De cet éclectisme, D. Cohen conservera l'idée qu'il n'y a nul besoin de choisir un courant plutôt qu'un autre. Ce n'est cependant que plus tard que s'affirmera sa vocation d'économiste. Outre l'agrégation, il passera un DEA de mathématiques à Dauphine. Aujourd'hui encore, celles-ci demeurent son principal instrument de travail. Si les ouvrages destinés au grand public en sont dépourvus, ses articles publiés dans les revues spécialisées en font abondamment usage. Le premier poste qu'il décroche au sortir de l'ENS est un poste d'assistant en mathématiques à Nanterre. Il lui permet cependant de côtoyer des économistes marquants comme Carlo Benetti, théoricien de l'histoire de la pensée économique, Suzanne de Brunhoff, économiste marxiste qui devait diriger plus tard sa thèse de 3e cycle, et les initiateurs de l'école de la régulation (Robert Boyer, André Orléan, Michel Aglietta, Jacques Mistral...).

Parallèlement, D. Cohen occupa un poste de chargé de mission à la direction de la prévision du ministère de l'Economie. « C'était un autre monde qui tranchait avec le brouhaha intellectuel de l'univers normalien. Les données et les statistiques y dominaient. » Entre-temps, il y eut un autre tournant, au début des années 80 : une première année sabbatique aux Etats-Unis en 1980-1981, puis une autre en 1982-1983, passée dans l'un des temples de la science économique contemporaine, Harvard, et financée grâce à une bourse. L'occasion de découvrir de futurs grands noms de la science économique made in USA : Paul Krugman, Jeffrey Sachs, Rudiger Dornbusch, le Français Olivier Blanchard... Mais aussi de prendre la mesure de l'inventivité de la science économique américaine, de découvrir que l'équation « néoclassique- = libéral » ne se vérifie pas toujours (tous les représentants de ce courant ne sont pas favorables au retrait de l'Etat). Même si, en l'occurrence, l'économiste avec lequel il entreprend ses premiers travaux n'est autre que Jeffrey Sachs, le futur conseiller de Boris Eltsine, partisan de la thérapie de choc, et donc des privatisations dans la Russie postsoviétique.

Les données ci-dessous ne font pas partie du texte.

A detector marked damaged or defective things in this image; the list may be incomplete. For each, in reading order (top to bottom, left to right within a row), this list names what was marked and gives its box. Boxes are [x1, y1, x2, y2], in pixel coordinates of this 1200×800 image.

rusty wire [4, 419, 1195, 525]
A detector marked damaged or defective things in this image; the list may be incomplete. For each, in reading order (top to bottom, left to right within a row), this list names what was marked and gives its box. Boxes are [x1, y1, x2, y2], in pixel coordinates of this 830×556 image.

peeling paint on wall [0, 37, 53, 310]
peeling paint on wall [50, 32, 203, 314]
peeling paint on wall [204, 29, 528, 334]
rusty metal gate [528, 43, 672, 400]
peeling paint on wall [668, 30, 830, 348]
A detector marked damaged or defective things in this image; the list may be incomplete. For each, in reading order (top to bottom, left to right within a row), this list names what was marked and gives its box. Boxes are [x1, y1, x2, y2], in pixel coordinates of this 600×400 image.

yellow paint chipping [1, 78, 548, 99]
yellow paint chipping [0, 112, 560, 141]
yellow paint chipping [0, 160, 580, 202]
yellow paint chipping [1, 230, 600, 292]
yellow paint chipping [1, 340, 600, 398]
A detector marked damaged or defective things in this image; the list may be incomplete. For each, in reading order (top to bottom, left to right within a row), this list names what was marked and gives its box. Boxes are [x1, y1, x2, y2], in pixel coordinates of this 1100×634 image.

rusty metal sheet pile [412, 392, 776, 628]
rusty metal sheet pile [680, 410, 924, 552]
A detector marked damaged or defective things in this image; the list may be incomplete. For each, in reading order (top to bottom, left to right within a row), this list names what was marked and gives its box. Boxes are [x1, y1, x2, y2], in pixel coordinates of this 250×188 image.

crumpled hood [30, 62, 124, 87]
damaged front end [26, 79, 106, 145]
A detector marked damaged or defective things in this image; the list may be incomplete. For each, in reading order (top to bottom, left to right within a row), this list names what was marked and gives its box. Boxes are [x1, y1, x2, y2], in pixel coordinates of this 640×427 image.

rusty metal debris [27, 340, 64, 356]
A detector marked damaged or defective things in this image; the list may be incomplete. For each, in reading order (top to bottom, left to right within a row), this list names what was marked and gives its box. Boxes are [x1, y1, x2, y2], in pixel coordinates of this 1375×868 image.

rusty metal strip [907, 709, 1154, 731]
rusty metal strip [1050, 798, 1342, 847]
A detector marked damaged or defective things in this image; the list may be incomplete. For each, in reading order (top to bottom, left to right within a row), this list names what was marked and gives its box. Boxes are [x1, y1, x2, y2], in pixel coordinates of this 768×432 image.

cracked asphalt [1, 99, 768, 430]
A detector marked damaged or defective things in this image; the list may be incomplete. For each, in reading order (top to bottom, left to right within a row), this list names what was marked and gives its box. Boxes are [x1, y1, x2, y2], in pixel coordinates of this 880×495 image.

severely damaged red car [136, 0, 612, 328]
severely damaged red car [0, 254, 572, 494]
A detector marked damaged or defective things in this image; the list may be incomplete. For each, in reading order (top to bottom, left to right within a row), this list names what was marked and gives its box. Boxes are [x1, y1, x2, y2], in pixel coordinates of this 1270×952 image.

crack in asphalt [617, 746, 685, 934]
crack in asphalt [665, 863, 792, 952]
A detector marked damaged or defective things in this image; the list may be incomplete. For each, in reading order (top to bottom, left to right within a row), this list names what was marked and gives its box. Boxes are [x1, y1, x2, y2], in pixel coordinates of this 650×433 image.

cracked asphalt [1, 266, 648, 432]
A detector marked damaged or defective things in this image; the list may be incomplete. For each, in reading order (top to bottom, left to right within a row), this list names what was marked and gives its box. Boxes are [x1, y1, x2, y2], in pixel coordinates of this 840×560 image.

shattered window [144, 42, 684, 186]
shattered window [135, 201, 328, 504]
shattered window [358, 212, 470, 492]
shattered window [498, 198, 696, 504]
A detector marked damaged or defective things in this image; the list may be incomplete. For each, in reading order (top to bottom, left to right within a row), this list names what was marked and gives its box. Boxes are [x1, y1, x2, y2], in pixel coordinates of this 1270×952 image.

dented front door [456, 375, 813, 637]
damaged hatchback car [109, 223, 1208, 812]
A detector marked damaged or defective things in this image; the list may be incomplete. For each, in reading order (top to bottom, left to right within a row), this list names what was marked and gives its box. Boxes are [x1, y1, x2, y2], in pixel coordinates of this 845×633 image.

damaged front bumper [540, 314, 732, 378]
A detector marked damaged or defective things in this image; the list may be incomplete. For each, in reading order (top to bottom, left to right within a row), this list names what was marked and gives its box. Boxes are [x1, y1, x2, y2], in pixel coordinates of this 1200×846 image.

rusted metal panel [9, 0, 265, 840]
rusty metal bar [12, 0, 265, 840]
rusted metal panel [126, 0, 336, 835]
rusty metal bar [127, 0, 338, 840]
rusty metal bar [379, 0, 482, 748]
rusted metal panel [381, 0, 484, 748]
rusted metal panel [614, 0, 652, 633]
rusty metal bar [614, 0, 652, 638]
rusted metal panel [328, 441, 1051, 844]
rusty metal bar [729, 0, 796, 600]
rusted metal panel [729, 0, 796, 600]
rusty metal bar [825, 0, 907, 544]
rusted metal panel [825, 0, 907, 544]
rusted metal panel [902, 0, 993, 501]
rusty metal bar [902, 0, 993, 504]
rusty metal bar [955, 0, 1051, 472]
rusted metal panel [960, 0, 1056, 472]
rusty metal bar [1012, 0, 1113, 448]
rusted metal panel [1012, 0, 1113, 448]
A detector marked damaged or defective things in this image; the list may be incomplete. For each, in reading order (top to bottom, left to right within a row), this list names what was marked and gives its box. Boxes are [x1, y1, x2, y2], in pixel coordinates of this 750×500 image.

C'est avec lui qu'il se rend en Bolivie pour définir un programme de lutte contre l'hyperinflation de l'époque et qu'il se penche sur l'endettement des pays en développement. Un contrecoup du choc provoqué par le coup d'Etat de Pinochet ? Une confirmation en tout cas de cette volonté d'ancrer ses recherches dans les préoccupations de son temps. Fût-ce au prix d'anticipations... Ces travaux, D. Cohen et J. Sachs les menèrent en effet à partir de septembre 1981, soit quelques mois avant que n'éclate la crise mexicaine, en août 1982. Cette question de l'endettement des pays en développement devait l'occuper encore plusieurs années. Elle est au centre de sa thèse soutenue en 1988, soit l'année précédant l'adoption du plan Brady en 1989, et traduite depuis aux presses du prestigieux MIT (Massachusetts Institute of Technology).

Aujourd'hui, c'est avec trois casquettes que D. Cohen oeuvre en économiste. En tant que professeur d'abord : à l'ENS où il enseigne l'économie. « Je m'adresse à un public constitué essentiellement d'élèves qui ont fait des khâgnes BL, des classes préparatoires à la fois scientifiques et littéraires. J'ai donc été obligé de constituer un bagage pédagogique en prenant soin d'éviter un recours excessif à la formalisation mathématique. » C'est de cette expérience qu'est tiré son premier livre destiné au grand public, Les Infortunes de la prospérité, publié en 1994. Trois autres ont suivi depuis, tous aussi économes en équations, dont Richesse du monde, pauvretés des nations qui le fit connaître au-delà du cercle des économistes.